== Segment start ==
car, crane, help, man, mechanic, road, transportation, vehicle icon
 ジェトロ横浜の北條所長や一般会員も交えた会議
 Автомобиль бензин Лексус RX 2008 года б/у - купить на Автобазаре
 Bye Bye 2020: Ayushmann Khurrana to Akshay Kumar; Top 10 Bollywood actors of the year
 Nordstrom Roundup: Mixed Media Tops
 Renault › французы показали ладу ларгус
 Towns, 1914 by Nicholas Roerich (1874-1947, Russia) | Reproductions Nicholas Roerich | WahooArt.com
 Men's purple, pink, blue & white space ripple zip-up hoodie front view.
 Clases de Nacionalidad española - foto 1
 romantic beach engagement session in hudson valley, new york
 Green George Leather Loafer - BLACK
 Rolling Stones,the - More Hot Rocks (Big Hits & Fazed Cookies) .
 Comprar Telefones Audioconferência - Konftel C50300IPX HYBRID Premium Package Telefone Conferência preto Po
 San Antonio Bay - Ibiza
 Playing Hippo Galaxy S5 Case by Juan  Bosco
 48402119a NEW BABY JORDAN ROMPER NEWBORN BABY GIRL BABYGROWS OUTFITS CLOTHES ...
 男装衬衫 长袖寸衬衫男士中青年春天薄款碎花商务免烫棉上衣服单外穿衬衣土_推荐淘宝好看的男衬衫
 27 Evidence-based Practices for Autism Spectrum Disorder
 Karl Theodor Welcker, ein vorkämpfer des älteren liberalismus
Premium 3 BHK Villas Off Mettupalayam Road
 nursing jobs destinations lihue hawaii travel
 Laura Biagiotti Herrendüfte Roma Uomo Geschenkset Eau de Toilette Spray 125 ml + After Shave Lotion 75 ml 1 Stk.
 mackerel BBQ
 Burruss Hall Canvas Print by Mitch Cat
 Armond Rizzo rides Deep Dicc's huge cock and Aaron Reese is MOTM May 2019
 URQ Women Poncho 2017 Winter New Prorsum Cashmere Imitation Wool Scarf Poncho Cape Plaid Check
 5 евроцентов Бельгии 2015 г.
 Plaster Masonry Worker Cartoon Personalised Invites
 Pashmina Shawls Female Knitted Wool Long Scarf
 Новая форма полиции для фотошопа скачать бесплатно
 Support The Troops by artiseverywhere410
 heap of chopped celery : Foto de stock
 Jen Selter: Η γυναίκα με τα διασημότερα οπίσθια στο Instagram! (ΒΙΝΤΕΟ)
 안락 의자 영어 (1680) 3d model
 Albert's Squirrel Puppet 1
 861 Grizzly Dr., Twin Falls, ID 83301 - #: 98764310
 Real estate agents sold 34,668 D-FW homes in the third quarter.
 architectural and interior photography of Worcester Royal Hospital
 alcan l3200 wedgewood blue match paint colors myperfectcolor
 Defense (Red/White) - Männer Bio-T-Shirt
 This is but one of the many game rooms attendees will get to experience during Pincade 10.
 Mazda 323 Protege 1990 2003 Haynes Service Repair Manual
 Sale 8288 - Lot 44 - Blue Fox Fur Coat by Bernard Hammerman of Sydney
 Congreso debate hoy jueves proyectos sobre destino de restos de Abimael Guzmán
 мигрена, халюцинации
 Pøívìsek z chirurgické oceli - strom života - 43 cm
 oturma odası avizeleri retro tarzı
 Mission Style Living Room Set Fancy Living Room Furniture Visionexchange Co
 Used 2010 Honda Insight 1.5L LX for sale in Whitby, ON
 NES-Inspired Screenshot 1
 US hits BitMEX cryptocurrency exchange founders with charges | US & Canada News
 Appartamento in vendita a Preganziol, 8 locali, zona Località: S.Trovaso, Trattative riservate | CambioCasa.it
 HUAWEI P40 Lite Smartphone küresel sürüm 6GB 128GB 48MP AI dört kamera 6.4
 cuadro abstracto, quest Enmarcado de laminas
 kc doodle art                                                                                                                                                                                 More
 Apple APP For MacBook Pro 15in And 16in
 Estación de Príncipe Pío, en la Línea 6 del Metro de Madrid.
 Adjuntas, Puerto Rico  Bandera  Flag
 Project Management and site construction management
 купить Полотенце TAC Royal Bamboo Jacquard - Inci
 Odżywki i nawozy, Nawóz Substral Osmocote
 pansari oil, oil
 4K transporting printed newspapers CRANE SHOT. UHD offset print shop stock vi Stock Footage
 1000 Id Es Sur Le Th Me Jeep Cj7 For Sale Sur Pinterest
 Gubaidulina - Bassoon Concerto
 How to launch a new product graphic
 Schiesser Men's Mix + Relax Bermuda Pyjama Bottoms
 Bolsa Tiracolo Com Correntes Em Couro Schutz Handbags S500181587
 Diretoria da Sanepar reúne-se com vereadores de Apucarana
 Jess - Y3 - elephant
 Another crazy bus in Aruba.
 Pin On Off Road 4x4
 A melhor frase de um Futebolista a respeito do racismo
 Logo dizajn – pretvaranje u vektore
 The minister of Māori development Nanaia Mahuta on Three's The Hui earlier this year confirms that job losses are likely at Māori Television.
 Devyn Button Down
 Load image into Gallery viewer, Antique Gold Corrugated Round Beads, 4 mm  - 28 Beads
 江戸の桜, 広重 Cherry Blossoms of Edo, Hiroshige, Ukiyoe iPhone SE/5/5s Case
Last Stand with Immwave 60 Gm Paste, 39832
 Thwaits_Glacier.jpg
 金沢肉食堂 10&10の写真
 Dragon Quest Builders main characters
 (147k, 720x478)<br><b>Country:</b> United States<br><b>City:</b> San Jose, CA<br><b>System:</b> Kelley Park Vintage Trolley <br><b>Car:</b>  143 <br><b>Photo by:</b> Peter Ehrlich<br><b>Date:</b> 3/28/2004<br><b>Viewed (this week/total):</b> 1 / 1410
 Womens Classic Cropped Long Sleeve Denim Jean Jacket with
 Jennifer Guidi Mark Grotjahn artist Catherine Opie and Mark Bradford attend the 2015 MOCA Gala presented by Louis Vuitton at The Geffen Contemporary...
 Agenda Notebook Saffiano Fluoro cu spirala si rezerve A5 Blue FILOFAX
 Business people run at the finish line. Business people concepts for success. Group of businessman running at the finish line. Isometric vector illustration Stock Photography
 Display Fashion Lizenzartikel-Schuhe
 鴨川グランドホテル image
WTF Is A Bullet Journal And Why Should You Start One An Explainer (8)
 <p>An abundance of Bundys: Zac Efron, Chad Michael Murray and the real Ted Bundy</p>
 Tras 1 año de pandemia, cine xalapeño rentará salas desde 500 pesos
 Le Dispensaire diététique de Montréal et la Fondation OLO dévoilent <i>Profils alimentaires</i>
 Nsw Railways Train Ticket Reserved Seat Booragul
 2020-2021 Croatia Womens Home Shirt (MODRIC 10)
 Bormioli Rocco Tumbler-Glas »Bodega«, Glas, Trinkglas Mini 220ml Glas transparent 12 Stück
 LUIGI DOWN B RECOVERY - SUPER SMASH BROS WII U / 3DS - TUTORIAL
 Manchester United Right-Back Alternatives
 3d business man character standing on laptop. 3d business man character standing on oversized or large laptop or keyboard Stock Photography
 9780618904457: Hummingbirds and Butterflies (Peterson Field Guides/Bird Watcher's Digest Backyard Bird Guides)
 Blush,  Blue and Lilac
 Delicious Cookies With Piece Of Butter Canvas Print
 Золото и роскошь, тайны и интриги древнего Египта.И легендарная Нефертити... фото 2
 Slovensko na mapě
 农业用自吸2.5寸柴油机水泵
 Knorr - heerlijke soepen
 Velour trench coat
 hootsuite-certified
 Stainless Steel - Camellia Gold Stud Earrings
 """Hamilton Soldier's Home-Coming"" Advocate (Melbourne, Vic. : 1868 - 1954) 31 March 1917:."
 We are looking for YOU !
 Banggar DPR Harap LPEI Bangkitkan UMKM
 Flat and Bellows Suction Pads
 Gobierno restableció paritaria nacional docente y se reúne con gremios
== Segment end ==
Show every line from the listing that contains "Wool".

 URQ Women Poncho 2017 Winter New Prorsum Cashmere Imitation Wool Scarf Poncho Cape Plaid Check
 Pashmina Shawls Female Knitted Wool Long Scarf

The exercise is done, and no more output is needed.